UN spokeswoman Michele Montas was asked Tuesday whether the secretary-general was concerned that China has not yet said what kind of help the UN could provide to the earthquake victims.
"I don't think he is that concerned because so far, he doesn't have any reports that aid is not reaching the survivors and that the survivors are not being taken care of," she replied. "I think his concern was about the situation in Myanmar [Burma], because of the fact that people were not receiving aid."
Britain's UN Ambassador John Sawers, asked Tuesday whether Britain was concerned that China also is not allowing foreign aid workers into the country, said "I think the two situations are different."
"I think China has reacted very promptly to the appalling disaster ... and I think the political attention, the rapid response, has been admirable," he said.
"The situation in Burma is very, very different," Sawers said. "There, the scale of the disaster is a whole lot greater.
The risk of water-borne disease, lack of clean sanitation— all these problems are going to escalate over the days to come."
He warned that "the death toll can double or more because of the lack of basic health care facilities and clean water and food and shelter—and with heavy rains expected in southern Burma in the days ahead that can only make things even worse."
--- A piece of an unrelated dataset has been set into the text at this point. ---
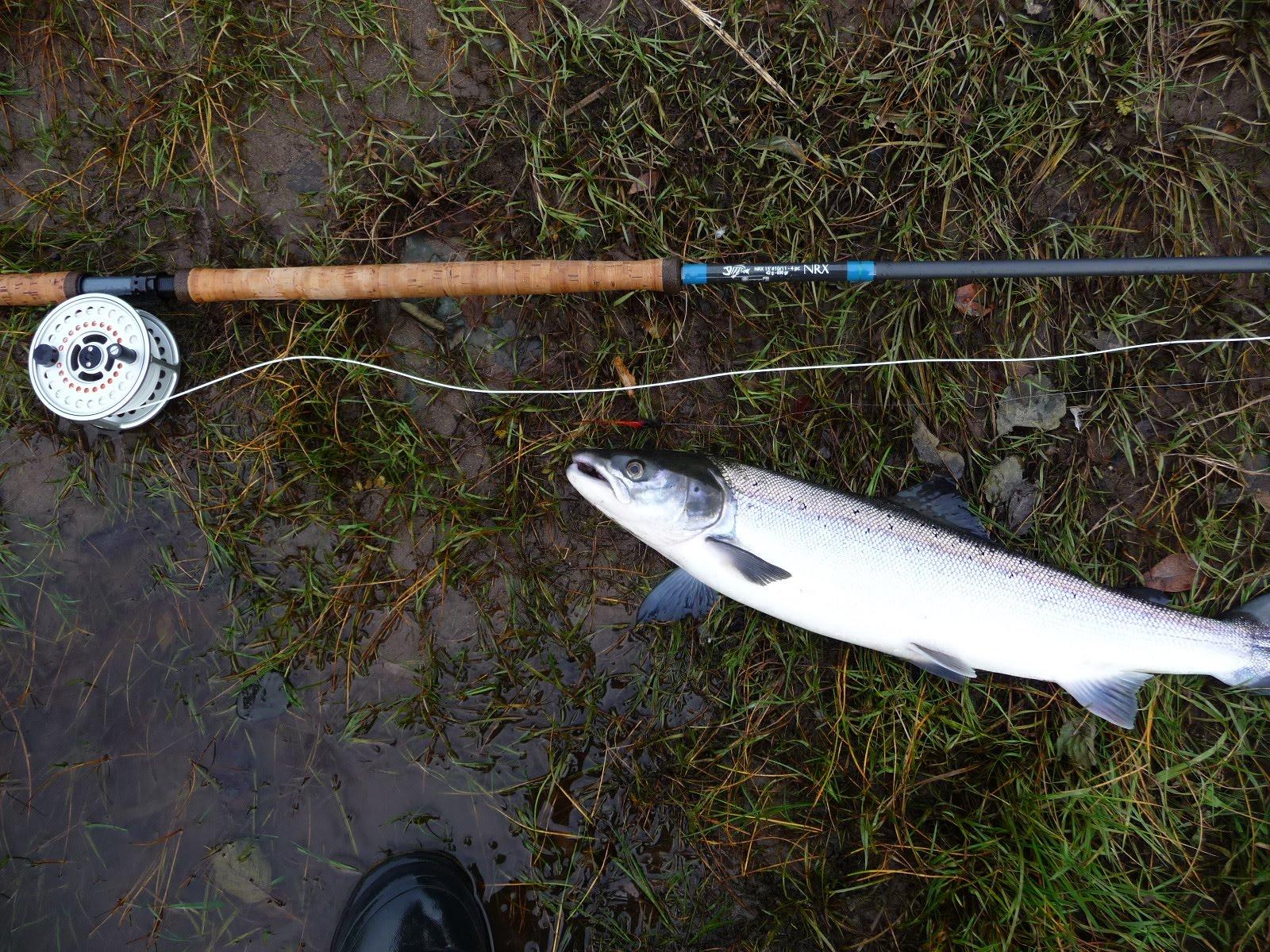 Salmon fishing scotland salmon fishing scotland autumn for Salmon fishing colorado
The secretary-general, Sawers, and US Ambassador Zalmay Khalilzad all expressed concern at reports that desperately needed food and aid from the UN and other organizations that has arrived in Burma is being diverted to non-cyclone victims, though no one had independent evidence.
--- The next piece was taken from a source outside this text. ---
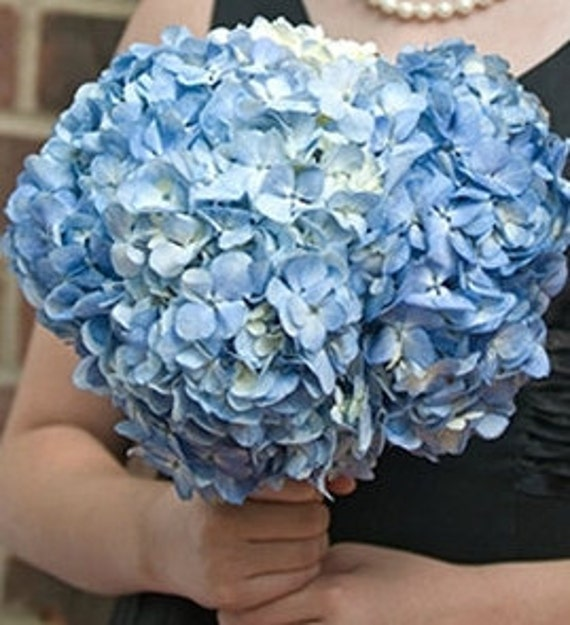 Blue Hydrangea Wedding Flowers: Bridal Bouquet Light Blue Hydrangea Hydrangea Bouquet Blue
Sawers said the reports underline the need for the Myanmar government to accept that it does not have the capacity to distribute aid to 1.5 million people.
"This is not a slight on Burma," he said. "No country of that size could cope with delivering aid to 1.5 million people."
Besides, Sawers said, "the Burmese army are not a humanitarian organization" and are not geared up for humanitarian operations, so the government should leave distribution to experts from the UN and international organizations who have the skills to get help in before it's too late.